→ **Exercise brief**: Leaving out the pictures, restate each record below word for word.
** Opening Material for the task block **
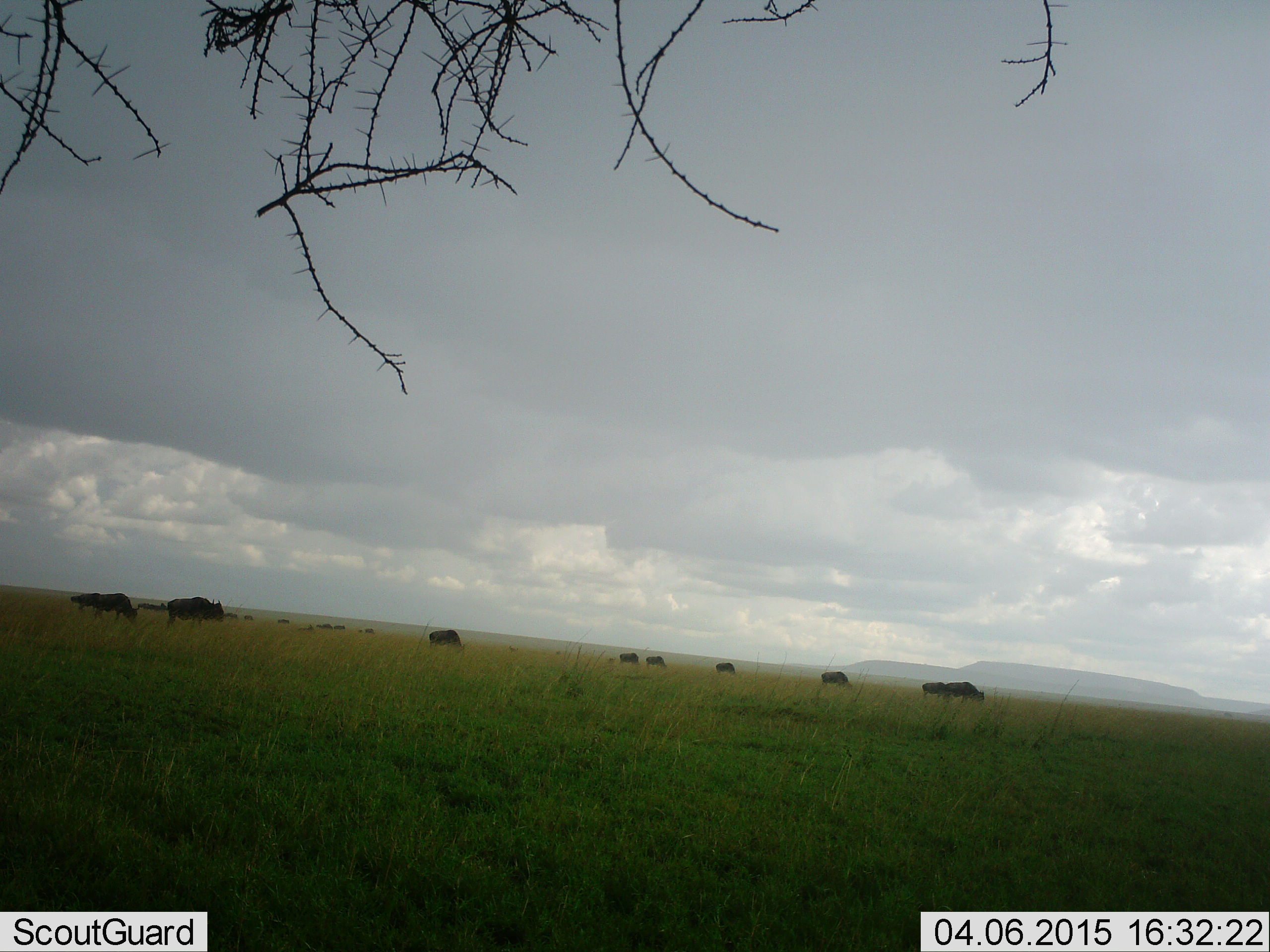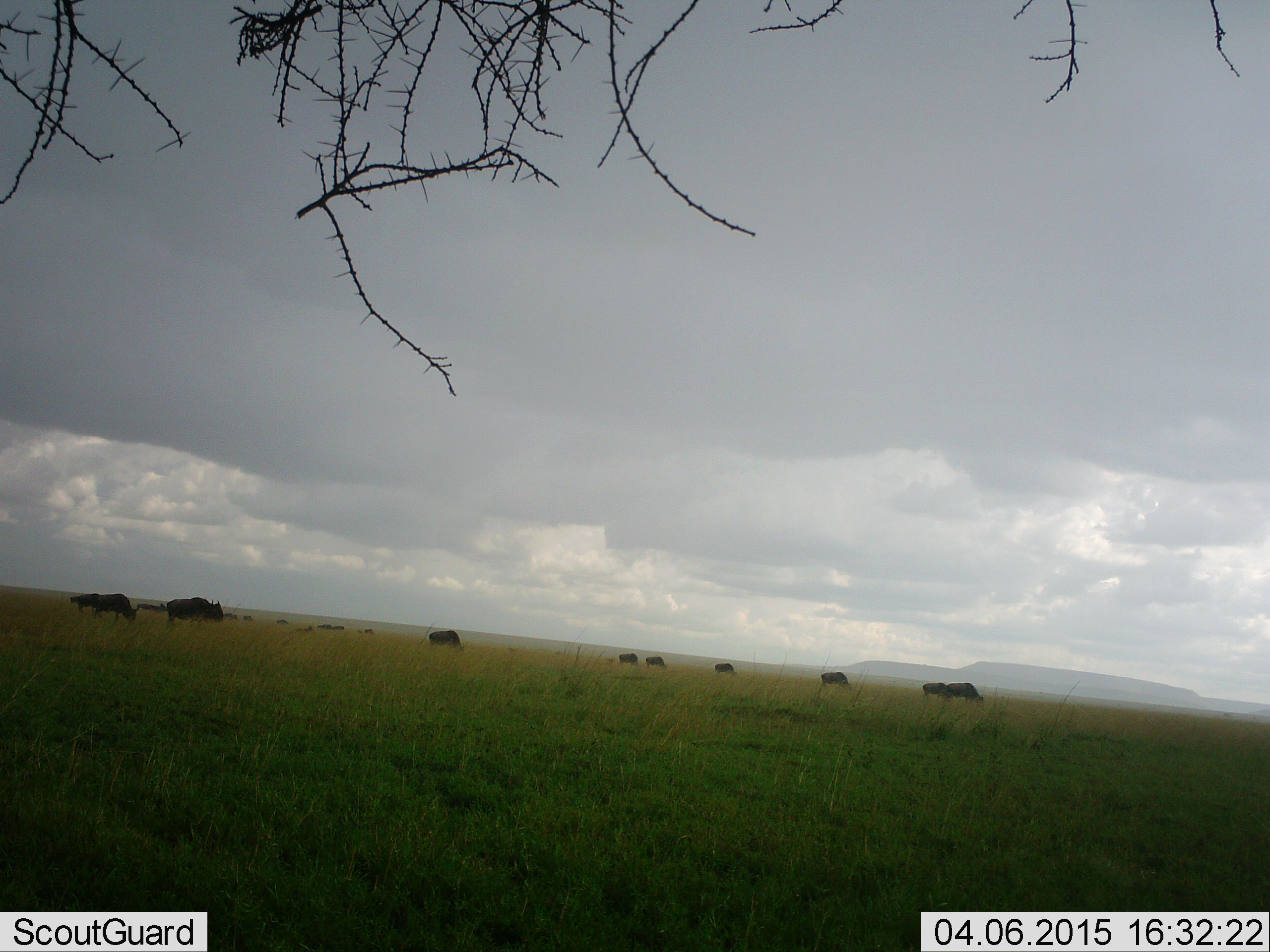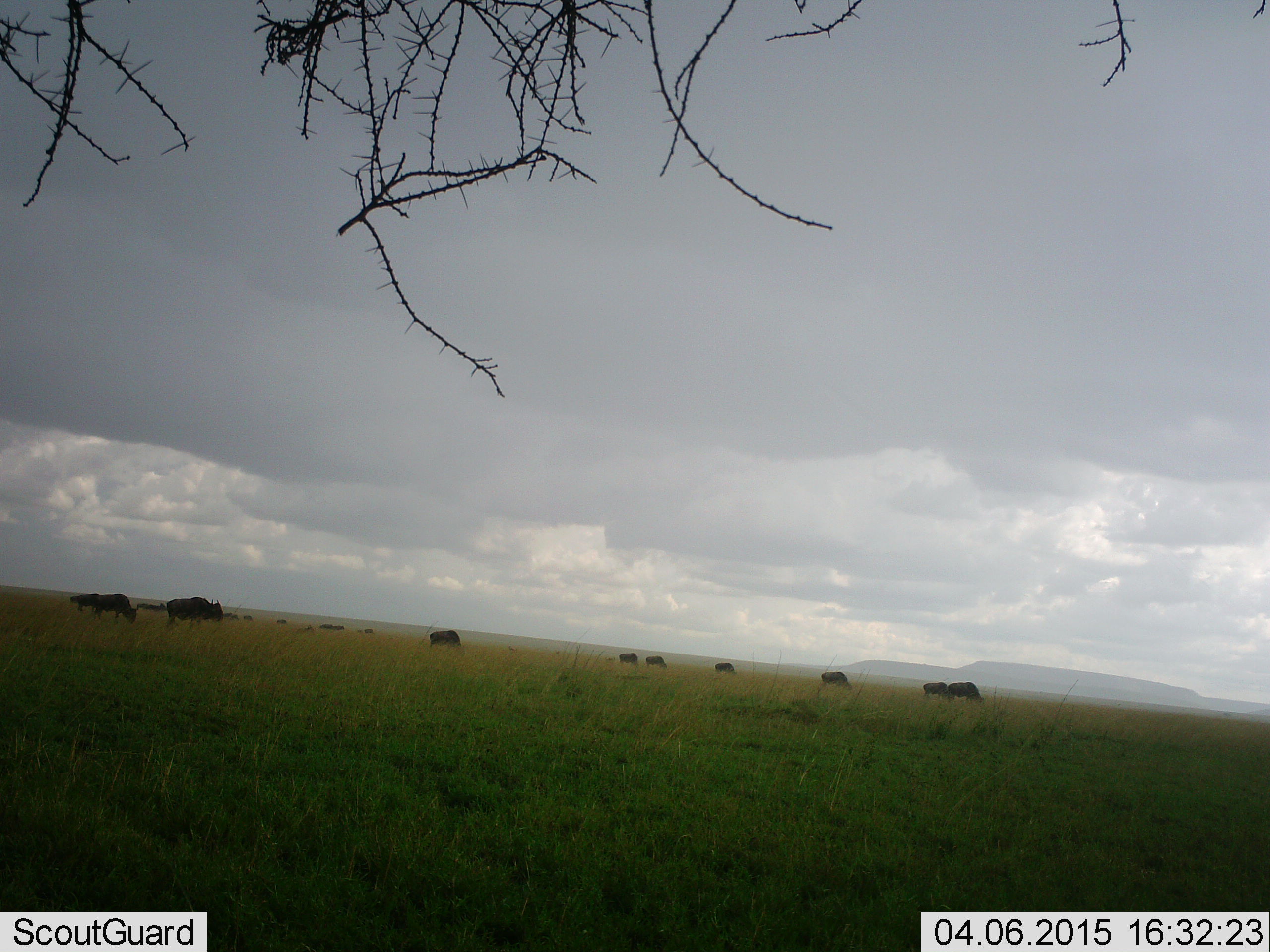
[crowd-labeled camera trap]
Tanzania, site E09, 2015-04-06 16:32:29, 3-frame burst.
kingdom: Animalia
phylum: Chordata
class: Mammalia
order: Artiodactyla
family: Bovidae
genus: Connochaetes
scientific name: Connochaetes taurinus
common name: blue wildebeest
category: wildebeest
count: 11-50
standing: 30%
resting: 0%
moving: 50%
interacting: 0%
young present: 0%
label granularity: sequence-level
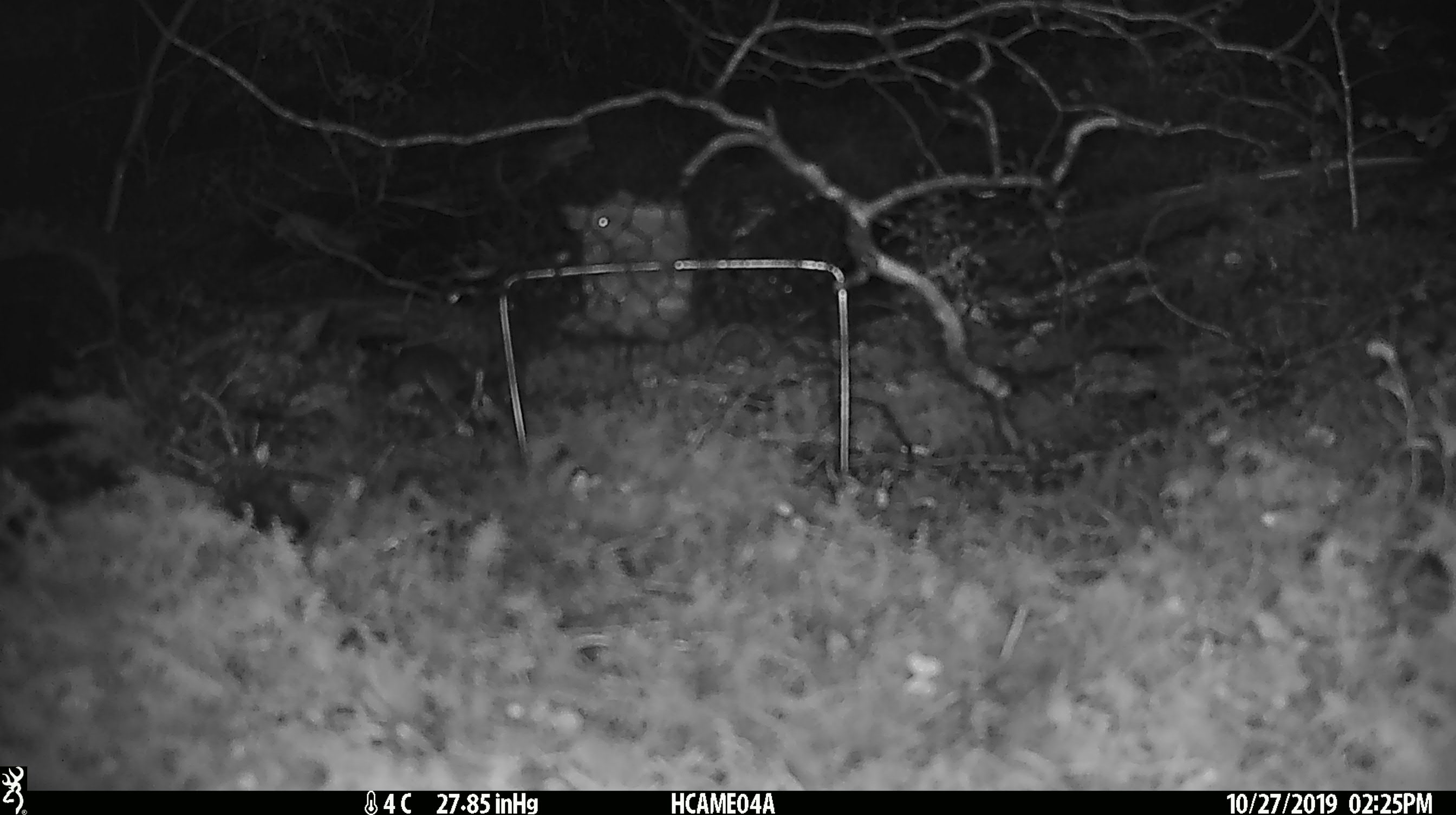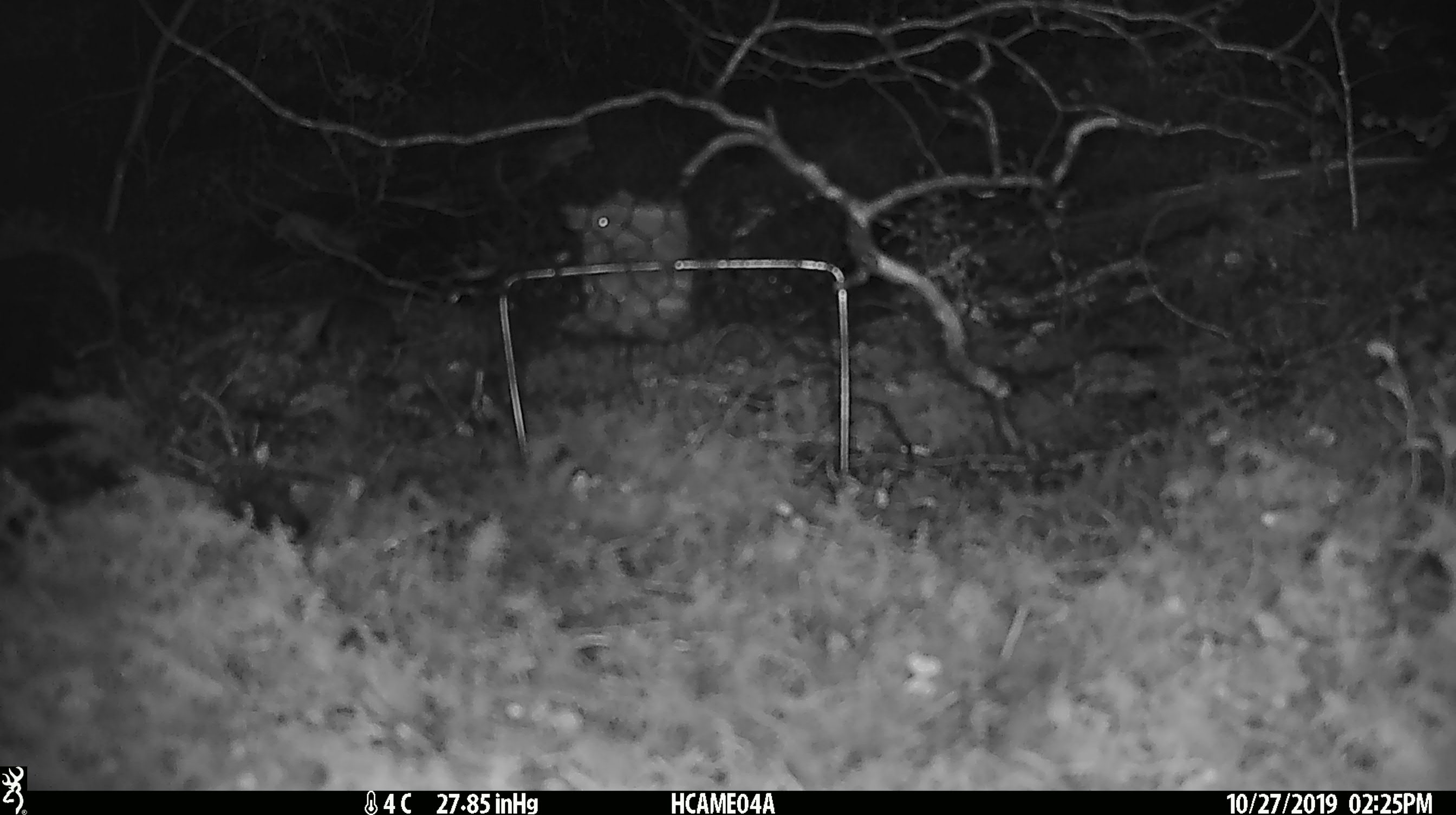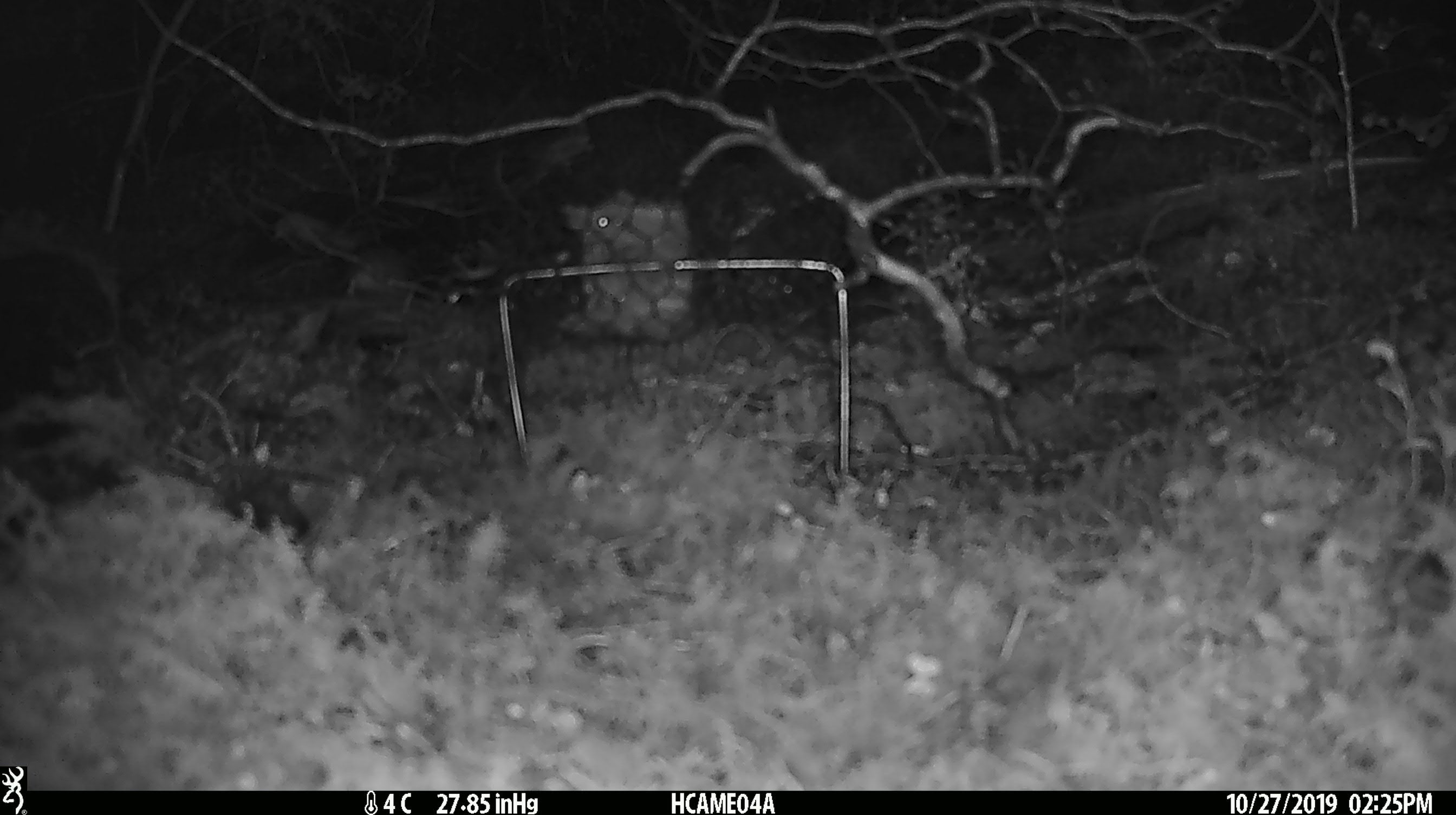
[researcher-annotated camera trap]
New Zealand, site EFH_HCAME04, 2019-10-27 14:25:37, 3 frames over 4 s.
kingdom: Animalia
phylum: Chordata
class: Mammalia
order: Rodentia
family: Muridae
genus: Mus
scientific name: Mus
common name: mouse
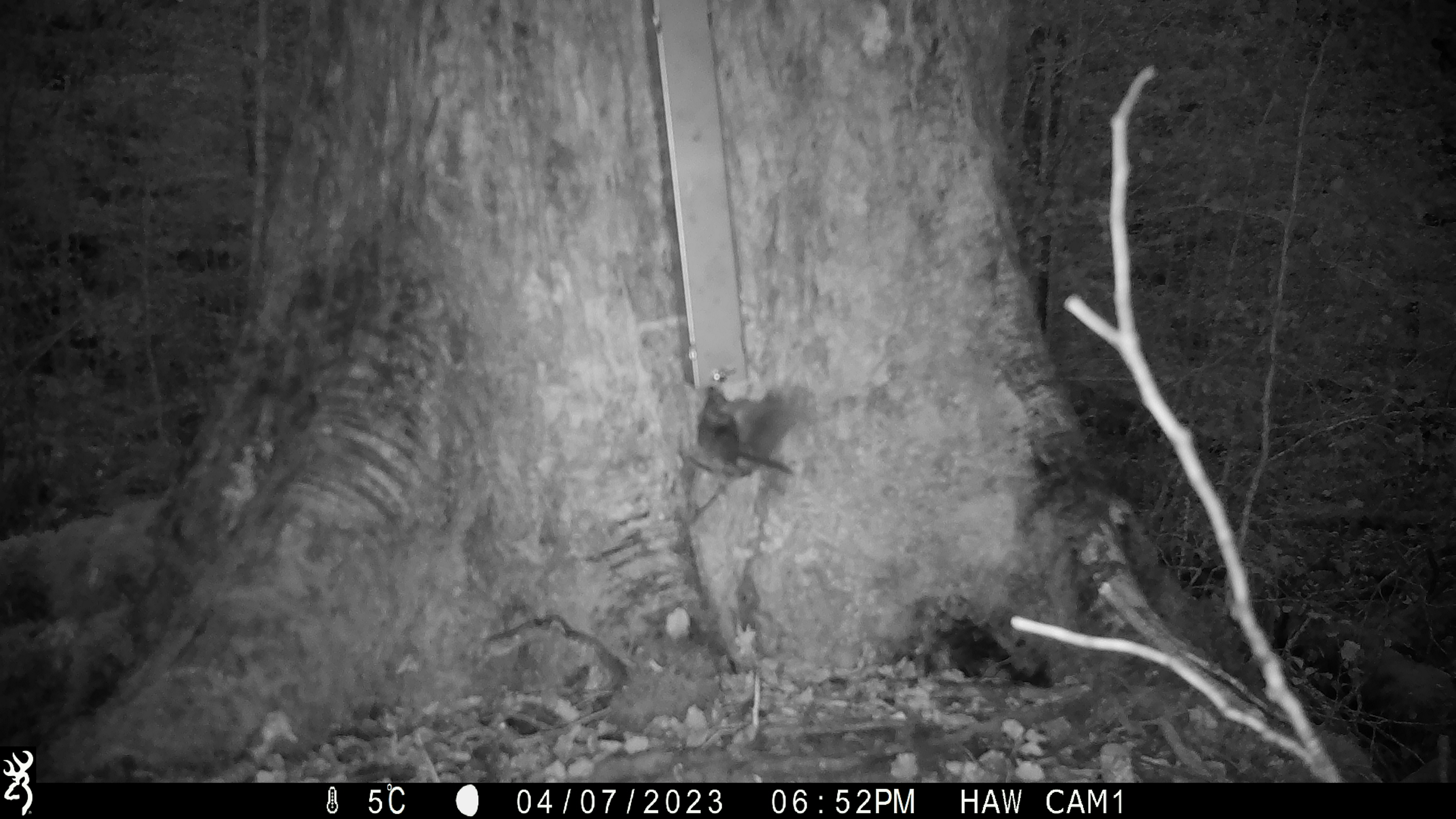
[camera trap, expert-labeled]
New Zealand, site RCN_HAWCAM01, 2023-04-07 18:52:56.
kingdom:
** Closing Material for the task block **
→ **Output for this task**:
[crowd-labeled camera trap]
Tanzania, site E09, 2015-04-06 16:32:29, 3-frame burst.
kingdom: Animalia
phylum: Chordata
class: Mammalia
order: Artiodactyla
family: Bovidae
genus: Connochaetes
scientific name: Connochaetes taurinus
common name: blue wildebeest
category: wildebeest
count: 11-50
standing: 30%
resting: 0%
moving: 50%
interacting: 0%
young present: 0%
label granularity: sequence-level
[researcher-annotated camera trap]
New Zealand, site EFH_HCAME04, 2019-10-27 14:25:37, 3 frames over 4 s.
kingdom: Animalia
phylum: Chordata
class: Mammalia
order: Rodentia
family: Muridae
genus: Mus
scientific name: Mus
common name: mouse
[camera trap, expert-labeled]
New Zealand, site RCN_HAWCAM01, 2023-04-07 18:52:56.
kingdom:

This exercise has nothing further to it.